The first thing I found in the box was a set of instructions that tell you to stare directly at the tank if  it explodes.  There was also a picture of a snake biting someones hand, or maybe that was something about electrical safety.

Since the new pump was a direct replacement all I had to do was switch the piping over from the old to the new unit.  In different parts of the country there are several types of pipe that are commonly used.  In this area potable water systems are normally plumbed with brass.  Brass is nice to work with and is very corrosion resistant.

Threaded plumbing connections need some kind of sealant on the threads.  Teflon tape works well for potable water systems.  Put a few wraps around the pipe and screw them together.  Teflon tape seals well and allows the joints to be taken apart easily if repairs need to be made.  There are also many different types of paste or dope for sealing pipe joints.  These also work well, but some of them harden with age and can be very difficult to take apart later.

Some of the connections in this system use unions.  A union allows you to put the pipe together without having to spin the assembly around.  The seal in a union relies on a cone shaped fitting pressed into a tapered seat.   

The arrow in the above photo points to the location of the tapered seat on the lower half of the union.  In a union the threads are only used to force the two parts together, they are not part of the sealing surface.  Because of this there is no need for a sealant on the threads.

Here is the complete union on the top of the pump.  In this photo you can see the Teflon tape on the pipe threads and the hex nuts of the union with no Teflon.

This pump assembly is connected to the pressure tank with a compression type packing gland with an o-ring in it.  Whenever I put an o-ring assembly together I like to coat the surfaces with a little bit of silicone grease.  This makes the parts easier to assemble and should keep things from sticking if it needs to come apart later.

The last step is to connect the wires to the pressure switch.  This is a very basic 110 volt connection, a green ground wire, a black hot, and a white neutral.

Here is the completed installation.

Sunday, October 2, 2011

Arctic Cat 1000 TRV H2

A friend brought over an Arctic Cat 1000 TRV H2 with a broken drive belt.  This is Cat's big top of the line ATV, with a twin cylinder 1000 cc motor, two up seating and all the fancy extras.  He had already purchased a spare belt and I thought that it would be a quick easy job.

When I pulled the belt cover off and removed the debris from the old belt I found a small piece of plastic and a metal key for a shaft.  Obviously there was more trouble than just a broken belt.  I removed the secondary clutch and discovered that the helix was cracked.

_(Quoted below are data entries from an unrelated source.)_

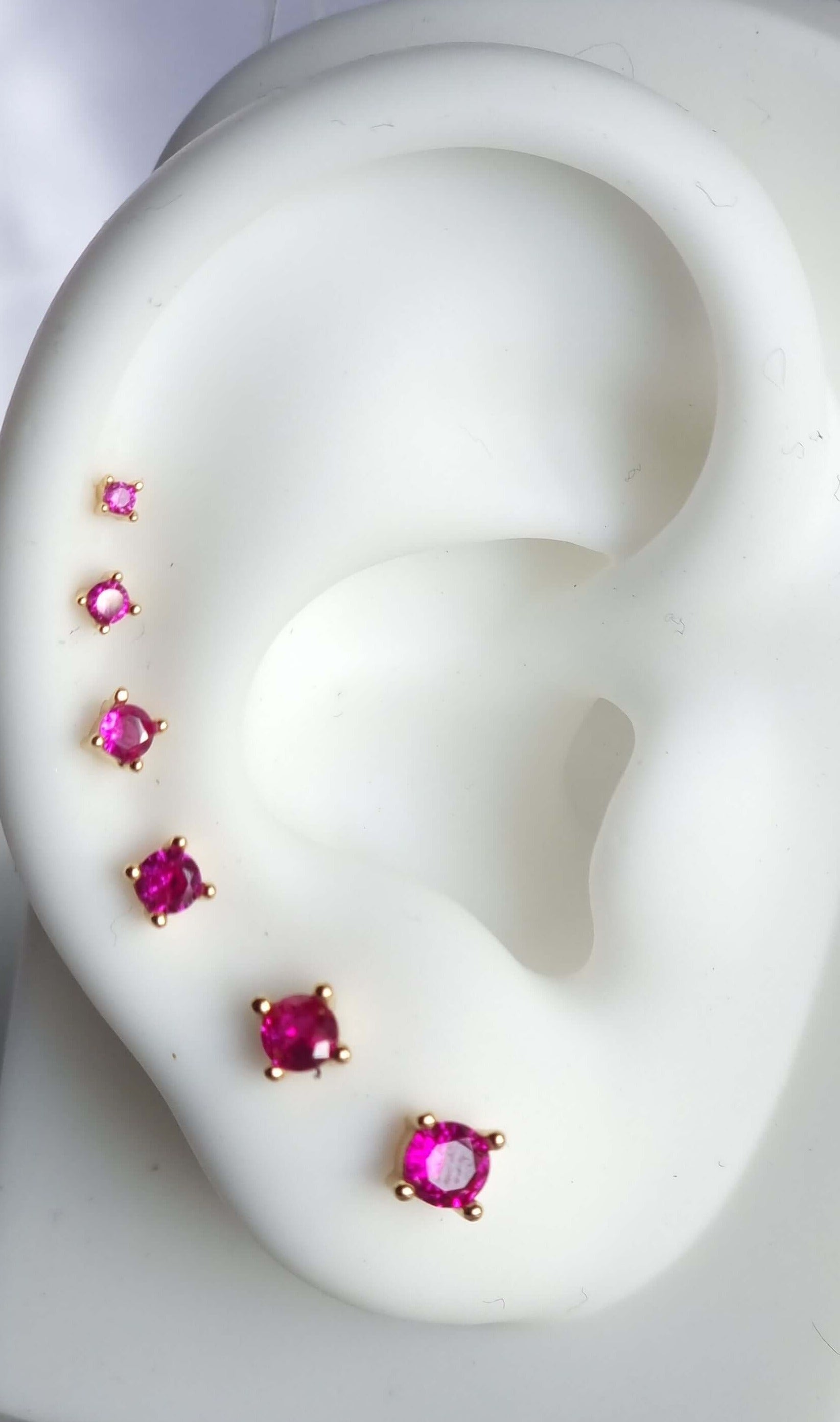 6-Piece 18K Gold Plated Magenta Stud Ear Curation Set Piercing - 925 Sterling Silver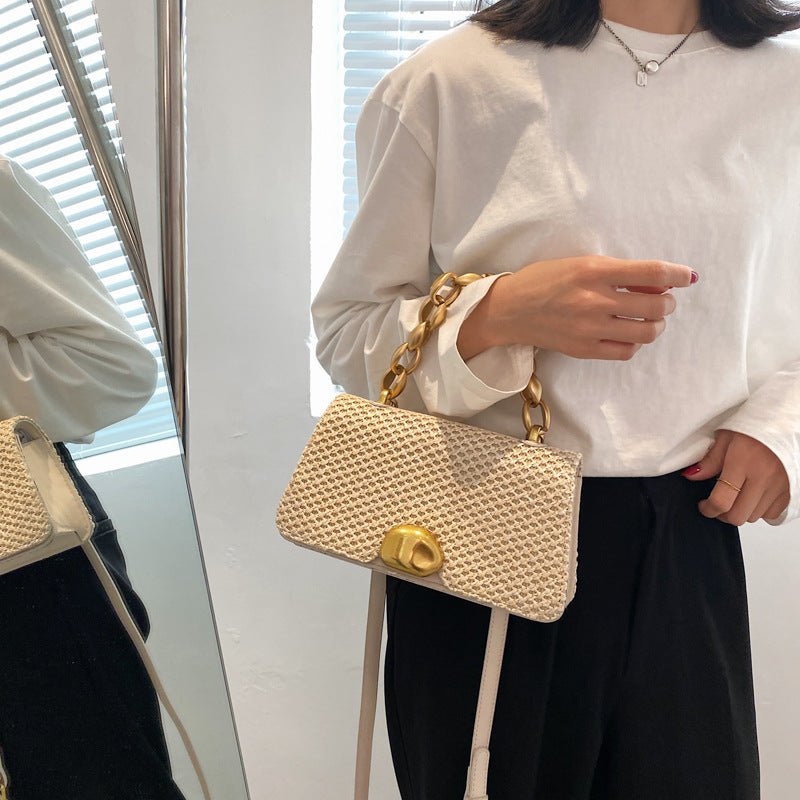 Rattan Chain Shoulder Bag | Small Square Crossbody Bag | Woven Basket Handbag | Women's Summer Bag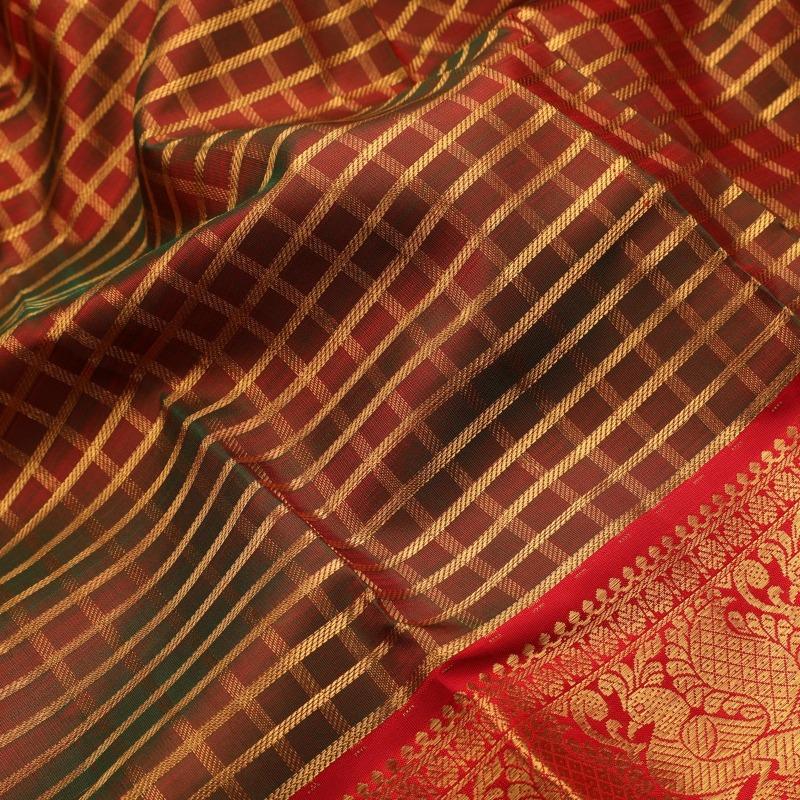Handwoven Crimson Red and Green Kanjivaram Muhuratham Silk Sari - WIIARIDNAM078 - Design View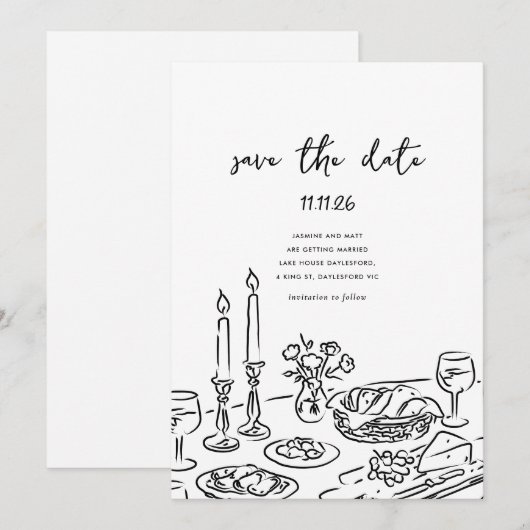Minimal Hand Drawn Whimsical Doodle Save The Date (Voorkant / Achterkant)
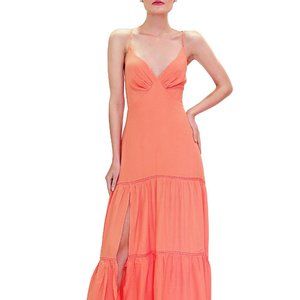 Maxi Dress Split Leg Orange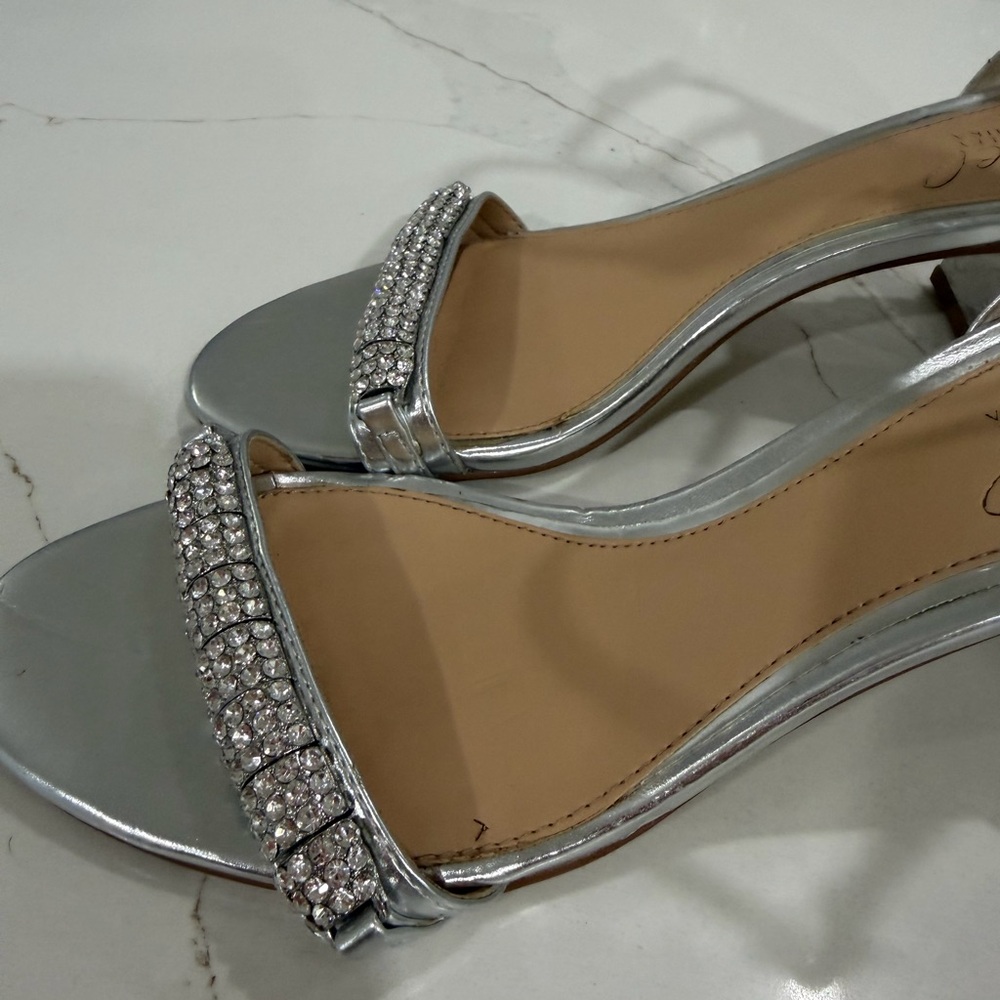 Jewel Badgley Mischka Silver Crystal-Embellished Open-Toe Heels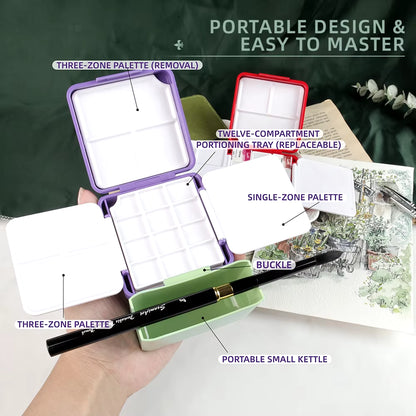 Travel Watercolor Plastic Painting Box with Palette Half Pan Mini Paint Storage Case 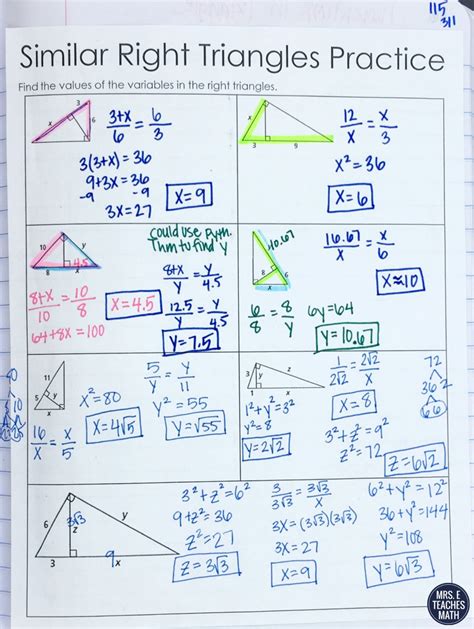 Triangle Similarity INB Pages | Mrs. E Teaches Math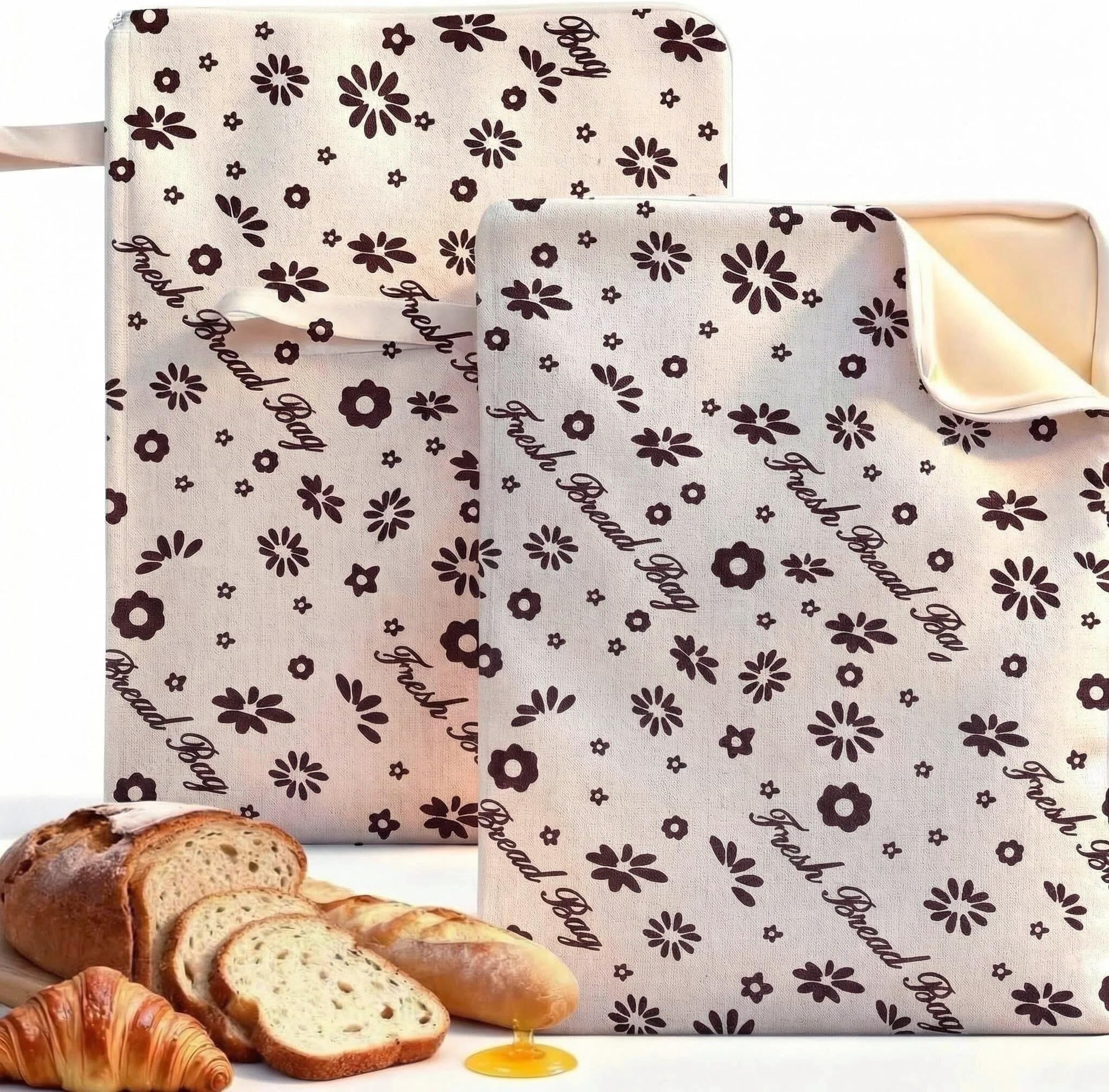 2 Pack Extra Large Beeswax Bread Bags with Zip Closure – Reusable Cotton Linen Bread Storage Bags with Natural Beeswax Lining for Sourdough & Artisan Loaves (zipper flower)
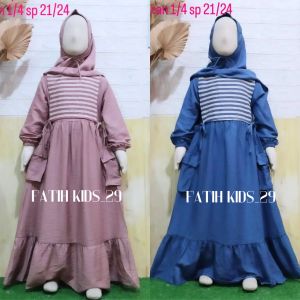 DRESS KINARA ANAK PEREMPUAN -GAMIS SALUR KOMBINASI POLO LINEN PREMIUM MUSLIM ANAK PEREMPUAN TERLARIS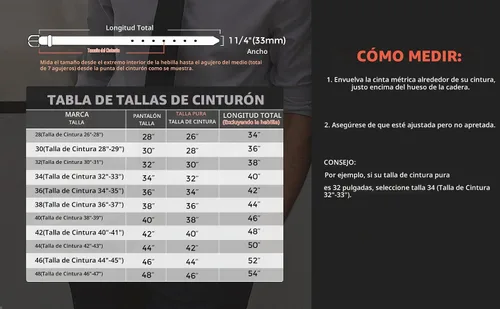 Vista 6 de MILORDE Cinturón de vestir de cuero genuino para hombre, para trabajo Negro Básico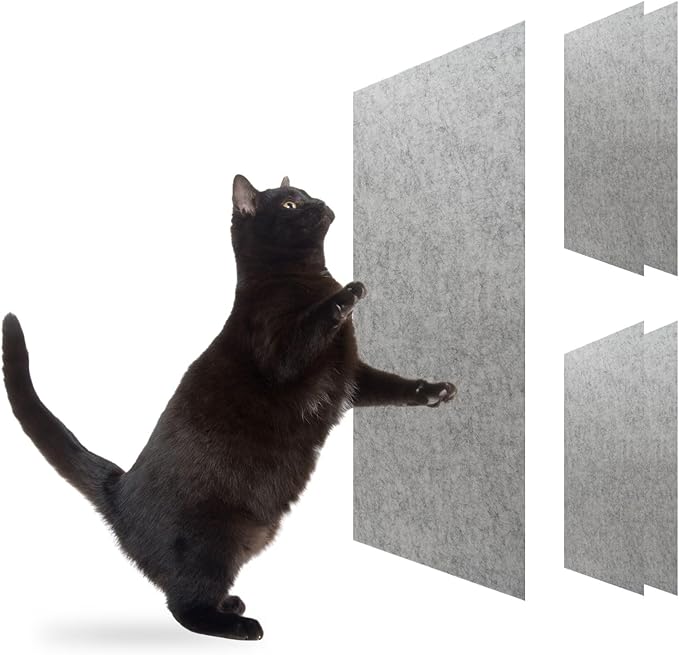 Cat Scratch Mat (Grey, 5-Pack, 9.8''*18.8''), Furniture Protector from Cats Scratching, Strong Self-Adhesive Backing for Easy and Sturdy Application, Versatile for Cat Trees, Posts, and Beds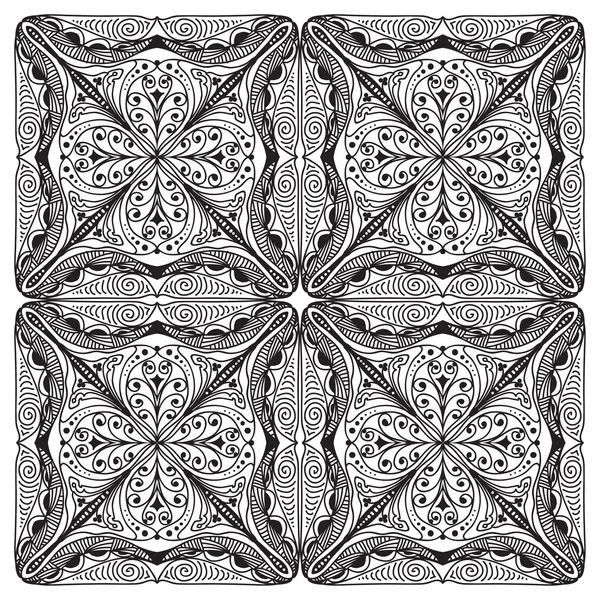 Patrón tribal blanco y negro abstracto — Vector de stock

This first photo shows the clutch on the work bench with an improvised setup to compress the spring.  I used a piece of all thread and a few metal scraps to compress the spring enough to remove the snap ring.

Here is the broken helix.  You can see that the part cracked right at the corner of the groove for the keyway.  This is a classic example of a failure at a stress concentration.

This machine has a powerful engine on a large and heavy chassis, I wonder if the Arctic Cat engineers did not design a drive system that is tough enough to handle it?